Write out every row below word for word, leaving the pictures out.

────────

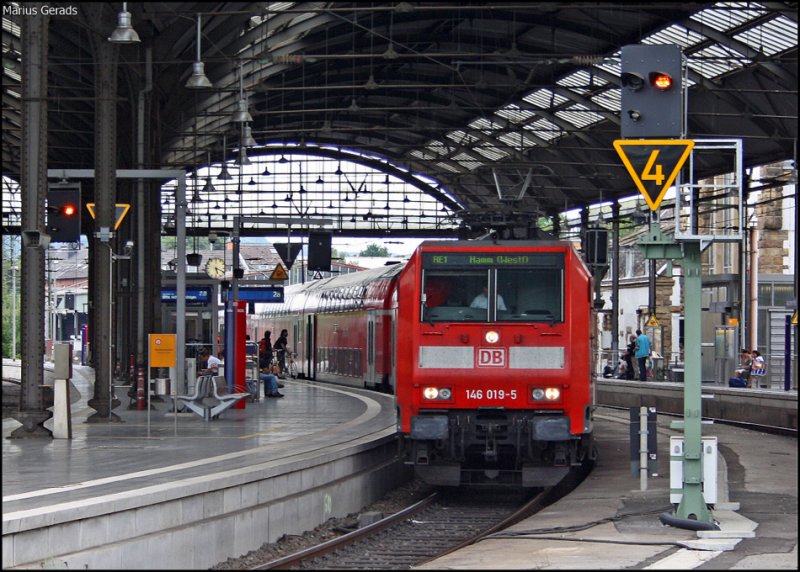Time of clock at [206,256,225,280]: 5:18
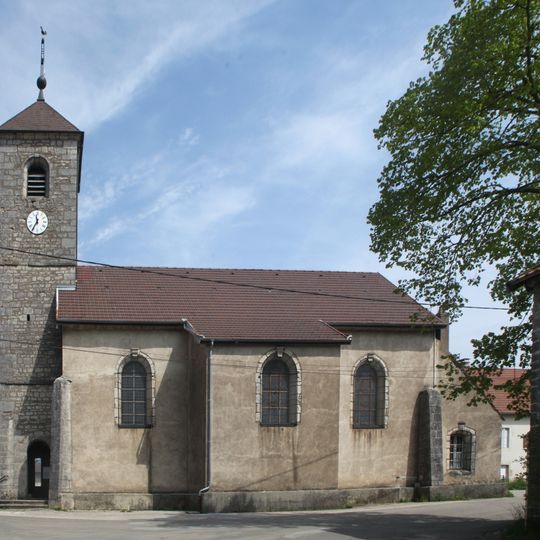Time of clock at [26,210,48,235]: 11:35
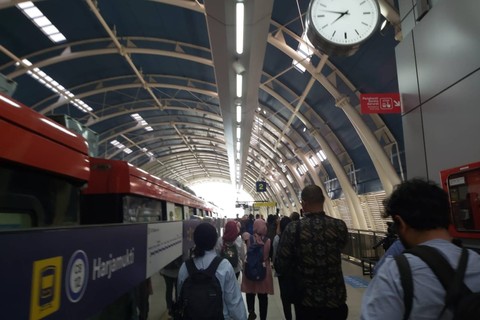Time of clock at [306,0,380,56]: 7:47
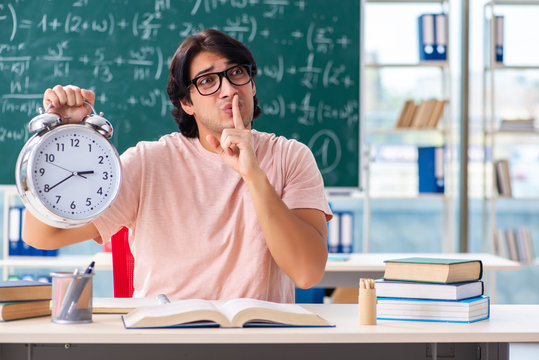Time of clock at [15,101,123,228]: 2:39
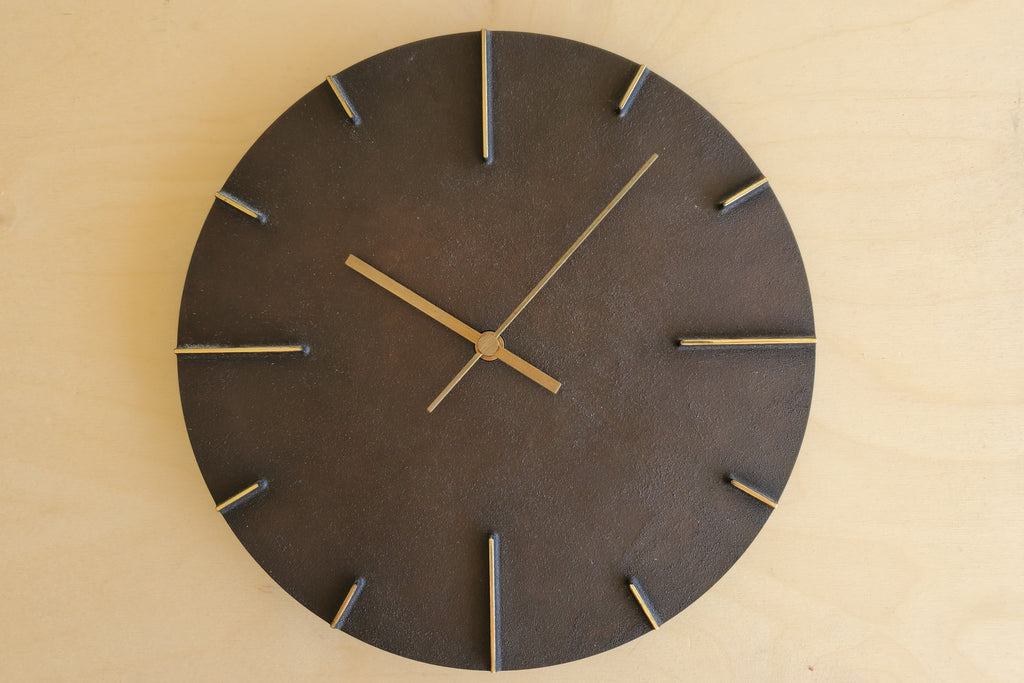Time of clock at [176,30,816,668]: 10:07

────────

* **RESPONSE**
Time of clock at [206,256,225,280]: 5:18
Time of clock at [26,210,48,235]: 11:35
Time of clock at [306,0,380,56]: 7:47
Time of clock at [15,101,123,228]: 2:39
Time of clock at [176,30,816,668]: 10:07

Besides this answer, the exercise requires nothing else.